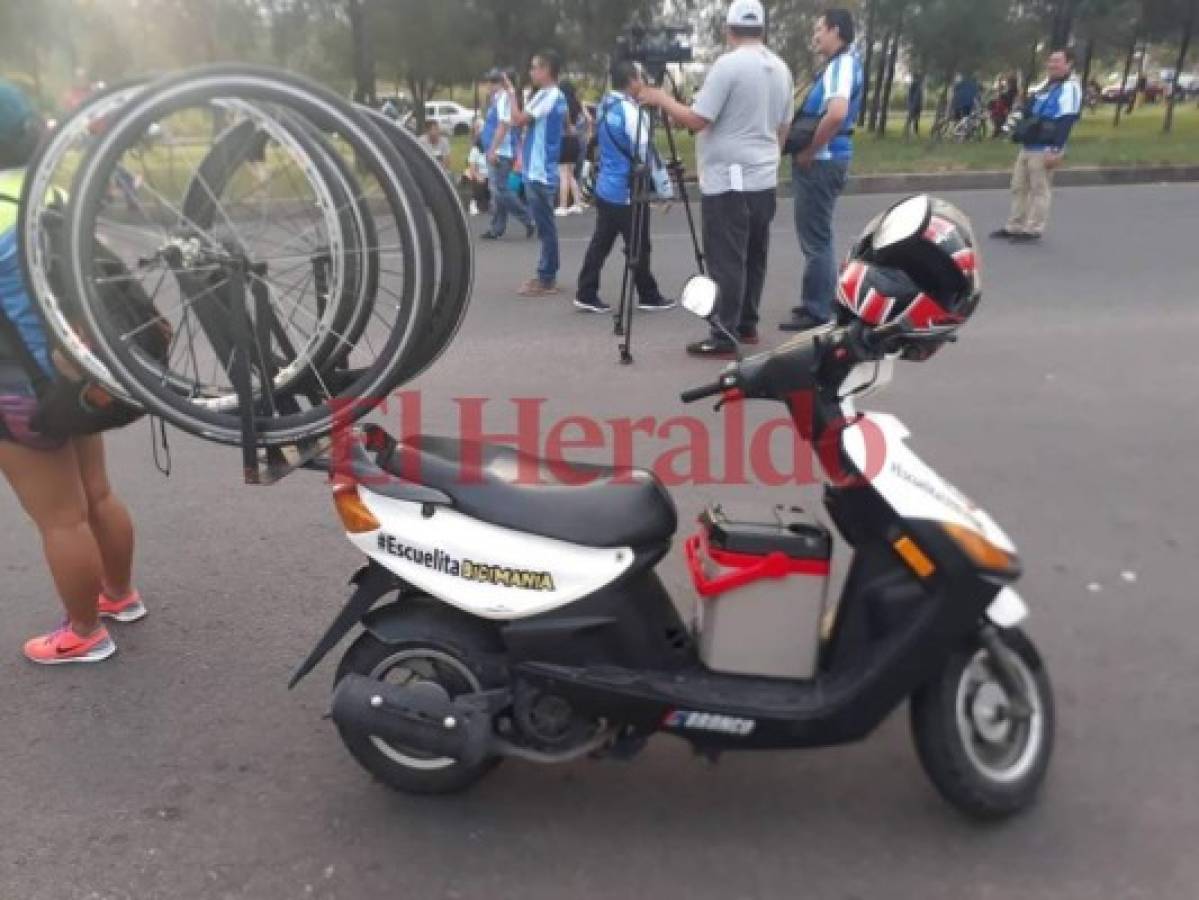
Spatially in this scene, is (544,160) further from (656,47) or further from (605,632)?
(605,632)

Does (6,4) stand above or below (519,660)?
above

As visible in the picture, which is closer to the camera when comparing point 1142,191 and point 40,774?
point 40,774

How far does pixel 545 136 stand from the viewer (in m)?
8.42

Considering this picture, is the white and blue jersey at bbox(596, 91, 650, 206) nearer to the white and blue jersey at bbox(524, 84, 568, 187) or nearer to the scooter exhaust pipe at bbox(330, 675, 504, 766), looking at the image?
the white and blue jersey at bbox(524, 84, 568, 187)

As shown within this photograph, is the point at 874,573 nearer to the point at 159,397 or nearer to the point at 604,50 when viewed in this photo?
the point at 159,397

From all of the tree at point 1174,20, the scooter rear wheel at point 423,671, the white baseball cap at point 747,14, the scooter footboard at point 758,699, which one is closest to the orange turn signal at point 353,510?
the scooter rear wheel at point 423,671

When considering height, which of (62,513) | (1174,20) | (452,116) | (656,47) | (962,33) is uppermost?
(1174,20)

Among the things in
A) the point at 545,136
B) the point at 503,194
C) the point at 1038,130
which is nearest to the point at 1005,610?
the point at 545,136

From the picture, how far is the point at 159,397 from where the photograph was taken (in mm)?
2359

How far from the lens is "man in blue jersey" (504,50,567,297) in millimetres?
8055

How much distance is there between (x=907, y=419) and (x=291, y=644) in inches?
125

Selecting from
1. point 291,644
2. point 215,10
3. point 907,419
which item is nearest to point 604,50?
point 215,10

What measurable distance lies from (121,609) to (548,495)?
1.79 metres

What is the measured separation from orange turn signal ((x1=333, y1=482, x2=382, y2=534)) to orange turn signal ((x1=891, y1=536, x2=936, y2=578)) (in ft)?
3.83
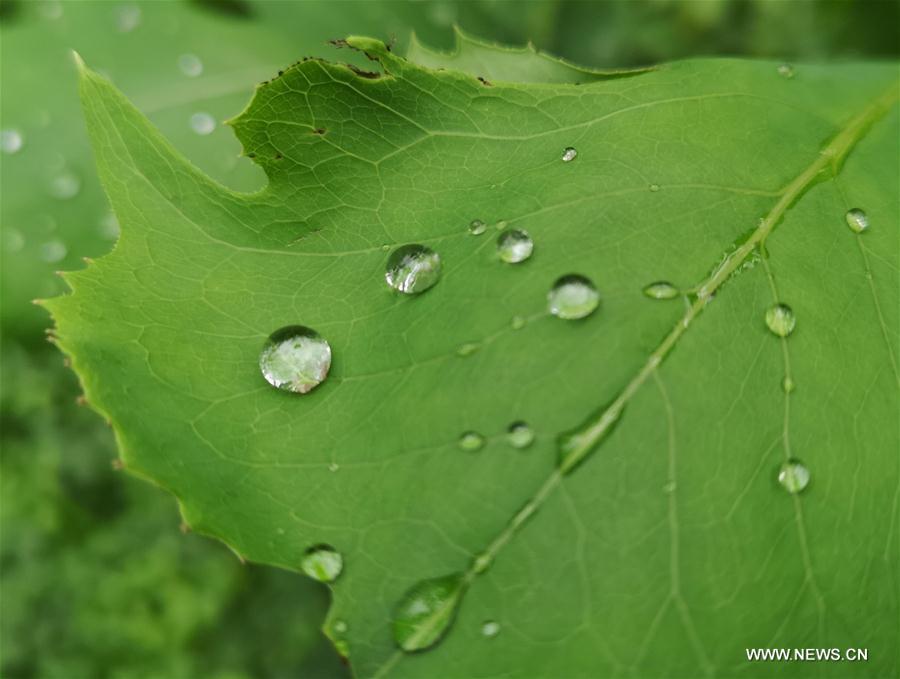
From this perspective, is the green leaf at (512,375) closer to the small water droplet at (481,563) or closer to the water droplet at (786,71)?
the small water droplet at (481,563)

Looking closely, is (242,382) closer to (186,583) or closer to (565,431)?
(565,431)

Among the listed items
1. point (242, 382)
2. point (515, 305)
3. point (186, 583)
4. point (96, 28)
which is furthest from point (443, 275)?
point (186, 583)

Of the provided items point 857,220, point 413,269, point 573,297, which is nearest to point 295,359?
point 413,269

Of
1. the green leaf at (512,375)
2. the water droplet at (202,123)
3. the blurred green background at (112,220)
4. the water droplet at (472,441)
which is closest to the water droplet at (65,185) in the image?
the blurred green background at (112,220)

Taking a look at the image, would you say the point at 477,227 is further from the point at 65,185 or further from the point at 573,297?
the point at 65,185

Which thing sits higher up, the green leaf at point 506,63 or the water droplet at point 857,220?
the green leaf at point 506,63
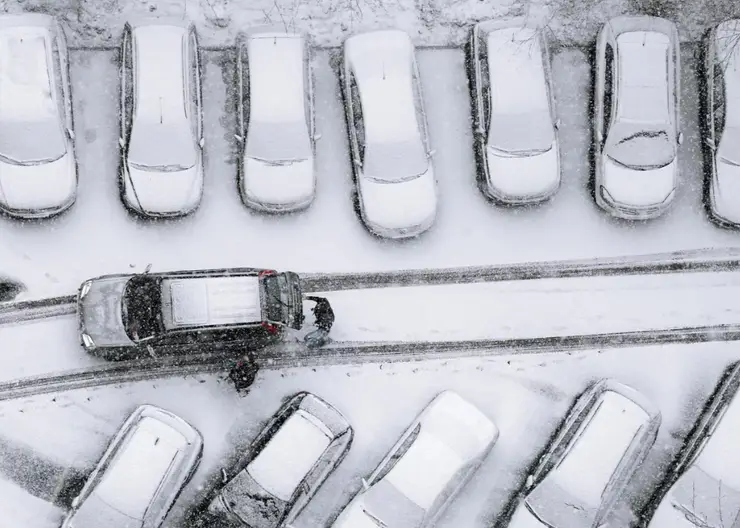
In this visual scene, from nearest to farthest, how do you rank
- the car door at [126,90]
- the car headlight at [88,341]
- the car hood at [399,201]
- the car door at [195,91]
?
the car headlight at [88,341]
the car door at [126,90]
the car door at [195,91]
the car hood at [399,201]

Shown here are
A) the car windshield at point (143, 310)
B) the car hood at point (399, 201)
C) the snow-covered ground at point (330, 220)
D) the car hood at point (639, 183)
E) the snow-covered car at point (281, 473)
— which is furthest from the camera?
the car hood at point (639, 183)

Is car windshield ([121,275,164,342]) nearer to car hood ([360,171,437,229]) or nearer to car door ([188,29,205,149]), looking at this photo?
car door ([188,29,205,149])

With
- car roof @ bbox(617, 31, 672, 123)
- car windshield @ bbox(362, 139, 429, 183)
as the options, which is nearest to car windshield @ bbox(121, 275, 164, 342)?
car windshield @ bbox(362, 139, 429, 183)

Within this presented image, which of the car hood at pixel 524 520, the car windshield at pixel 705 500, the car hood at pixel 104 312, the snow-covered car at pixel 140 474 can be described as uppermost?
the car hood at pixel 104 312

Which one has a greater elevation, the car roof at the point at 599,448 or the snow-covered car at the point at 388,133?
the snow-covered car at the point at 388,133

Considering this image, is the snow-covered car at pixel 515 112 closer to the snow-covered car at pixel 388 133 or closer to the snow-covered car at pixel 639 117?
the snow-covered car at pixel 639 117

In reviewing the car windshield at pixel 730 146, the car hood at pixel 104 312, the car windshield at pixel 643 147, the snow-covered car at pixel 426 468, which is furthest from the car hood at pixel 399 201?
the car windshield at pixel 730 146
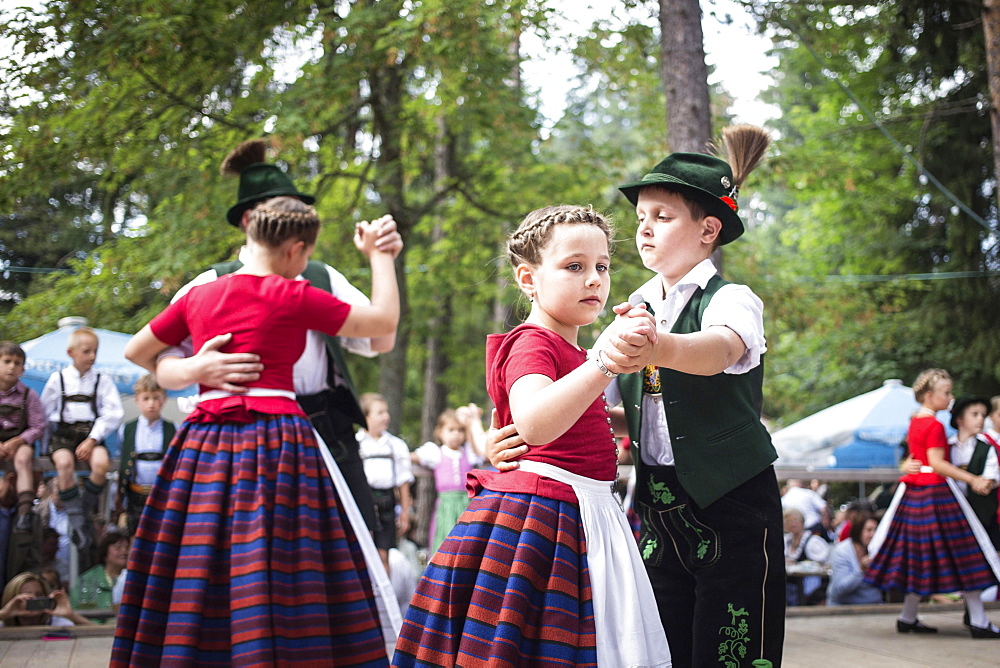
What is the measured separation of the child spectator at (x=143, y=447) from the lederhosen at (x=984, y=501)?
5785 mm

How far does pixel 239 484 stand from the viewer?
287cm

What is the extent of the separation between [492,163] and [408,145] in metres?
1.04

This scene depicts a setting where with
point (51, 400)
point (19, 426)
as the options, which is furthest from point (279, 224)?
point (51, 400)

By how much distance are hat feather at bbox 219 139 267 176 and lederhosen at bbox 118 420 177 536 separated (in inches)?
117

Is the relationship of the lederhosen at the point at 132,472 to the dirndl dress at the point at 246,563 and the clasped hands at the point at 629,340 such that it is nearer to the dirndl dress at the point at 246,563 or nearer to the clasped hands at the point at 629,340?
the dirndl dress at the point at 246,563

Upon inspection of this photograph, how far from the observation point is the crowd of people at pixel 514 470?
2.02 m

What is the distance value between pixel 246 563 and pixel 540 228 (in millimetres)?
1359

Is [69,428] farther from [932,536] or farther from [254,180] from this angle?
[932,536]

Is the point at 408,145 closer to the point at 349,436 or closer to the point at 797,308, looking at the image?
the point at 797,308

#### [Work to complete]
Duplicate every one of the items above, line for line with no changes, but leave the pictures out of your answer.

#### [Written response]
Spatially in this scene, is (544,160) further from (656,47) or further from (605,632)?
(605,632)

Does (6,4) stand above or below (519,660)?
above

As visible in the picture, which is closer to the camera when comparing point 1142,191 and point 40,774?
point 40,774

How far does pixel 545 136 stand from the viewer (in m)?
8.42

Considering this picture, is the white and blue jersey at bbox(596, 91, 650, 206) nearer to the white and blue jersey at bbox(524, 84, 568, 187) or nearer to the scooter exhaust pipe at bbox(330, 675, 504, 766), looking at the image?
the white and blue jersey at bbox(524, 84, 568, 187)

As shown within this photograph, is the point at 874,573 nearer to the point at 159,397 or nearer to the point at 604,50 when viewed in this photo?
the point at 159,397

From all of the tree at point 1174,20, the scooter rear wheel at point 423,671, the white baseball cap at point 747,14, the scooter footboard at point 758,699, which one is closest to the orange turn signal at point 353,510?
the scooter rear wheel at point 423,671

When considering height, which of (62,513) | (1174,20) | (452,116) | (656,47) | (962,33) is uppermost?
(1174,20)

Among the things in
A) the point at 545,136
B) the point at 503,194
C) the point at 1038,130
which is nearest to the point at 1005,610?
the point at 545,136

From the picture, how far is the point at 159,397 from where the photograph was taken (in mm)?
2359

How far from the lens is "man in blue jersey" (504,50,567,297) in millimetres?
8055

How much distance is there between (x=907, y=419) and (x=291, y=644) in inches?
125

Selecting from
1. point 291,644
2. point 215,10
3. point 907,419
which item is nearest to point 604,50?
point 215,10

What measurable distance lies from (121,609) to (548,495)?
1.79 metres

What is the measured separation from orange turn signal ((x1=333, y1=482, x2=382, y2=534)) to orange turn signal ((x1=891, y1=536, x2=936, y2=578)) (in ft)?
3.83
From this perspective, is the green leaf at (512,375) closer to the small water droplet at (481,563) or closer to the water droplet at (786,71)?
the small water droplet at (481,563)

Looking closely, is (242,382) closer to (186,583) or closer to (565,431)?
(565,431)

Among the listed items
1. point (242, 382)
2. point (515, 305)
3. point (186, 583)
4. point (96, 28)
which is furthest from point (443, 275)?
point (186, 583)

Of the provided items point 857,220, point 413,269, point 573,297, which is nearest to point 295,359?
point 413,269

Of
1. the green leaf at (512,375)
2. the water droplet at (202,123)
3. the blurred green background at (112,220)
4. the water droplet at (472,441)
which is closest to the water droplet at (65,185) in the image?
the blurred green background at (112,220)

Taking a look at the image, would you say the point at 477,227 is further from the point at 65,185 or further from the point at 573,297?
the point at 65,185

Which thing sits higher up, the green leaf at point 506,63 or the water droplet at point 857,220?
the green leaf at point 506,63
In this visual scene, from nearest to farthest, how do you rank
- the car door at [126,90]
- the car headlight at [88,341]
- the car hood at [399,201]
- the car door at [195,91]
?
the car headlight at [88,341]
the car door at [126,90]
the car door at [195,91]
the car hood at [399,201]

Shown here are
A) the car windshield at point (143, 310)
B) the car hood at point (399, 201)
C) the snow-covered ground at point (330, 220)
D) the car hood at point (639, 183)
E) the snow-covered car at point (281, 473)
— which is furthest from the camera?
the car hood at point (639, 183)

Is car windshield ([121,275,164,342]) nearer to car hood ([360,171,437,229]) or nearer to car door ([188,29,205,149]), looking at this photo?
car door ([188,29,205,149])

With
- car roof @ bbox(617, 31, 672, 123)
- car windshield @ bbox(362, 139, 429, 183)
as the options, which is nearest to car windshield @ bbox(121, 275, 164, 342)?
car windshield @ bbox(362, 139, 429, 183)

Within this presented image, which of the car hood at pixel 524 520, the car windshield at pixel 705 500, the car hood at pixel 104 312, the snow-covered car at pixel 140 474 can be described as uppermost?
the car hood at pixel 104 312

Which one has a greater elevation, the car roof at the point at 599,448 or the snow-covered car at the point at 388,133?
the snow-covered car at the point at 388,133

Considering this image, is the snow-covered car at pixel 515 112 closer to the snow-covered car at pixel 388 133 or closer to the snow-covered car at pixel 639 117?
the snow-covered car at pixel 639 117

In reviewing the car windshield at pixel 730 146, the car hood at pixel 104 312, the car windshield at pixel 643 147, the snow-covered car at pixel 426 468, which is furthest from the car hood at pixel 399 201?
the car windshield at pixel 730 146
What is the measured separation of the child spectator at (x=143, y=447) from the lederhosen at (x=984, y=501)?
5785 mm

How far does pixel 239 484 stand from the viewer?
287cm

What is the extent of the separation between [492,163] and [408,145] in metres?
1.04

This scene depicts a setting where with
point (51, 400)
point (19, 426)
as the options, which is furthest from point (279, 224)?
point (51, 400)

By how much distance are hat feather at bbox 219 139 267 176 and lederhosen at bbox 118 420 177 536 separated (in inches)?
117

Is the relationship of the lederhosen at the point at 132,472 to the dirndl dress at the point at 246,563 and the clasped hands at the point at 629,340 such that it is nearer to the dirndl dress at the point at 246,563 or nearer to the clasped hands at the point at 629,340?
the dirndl dress at the point at 246,563

Upon inspection of this photograph, how far from the observation point is the crowd of people at pixel 514 470?
2.02 m

What is the distance value between pixel 246 563 and pixel 540 228 (in millimetres)?
1359

Is [69,428] farther from [932,536] or farther from [254,180] from this angle?
[932,536]

Is the point at 408,145 closer to the point at 349,436 or closer to the point at 797,308, looking at the image?
the point at 797,308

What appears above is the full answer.